» **Available data**
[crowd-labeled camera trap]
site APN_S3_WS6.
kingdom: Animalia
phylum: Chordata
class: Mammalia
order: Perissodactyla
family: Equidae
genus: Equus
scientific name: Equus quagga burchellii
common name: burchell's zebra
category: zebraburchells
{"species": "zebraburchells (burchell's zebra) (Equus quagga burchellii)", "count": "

» **Exercise**
Return, word for word, every line from the line with "class: Mammalia" to the final line of the data.

» **Expected answer**
class: Mammalia
order: Perissodactyla
family: Equidae
genus: Equus
scientific name: Equus quagga burchellii
common name: burchell's zebra
category: zebraburchells
{"species": "zebraburchells (burchell's zebra) (Equus quagga burchellii)", "count": "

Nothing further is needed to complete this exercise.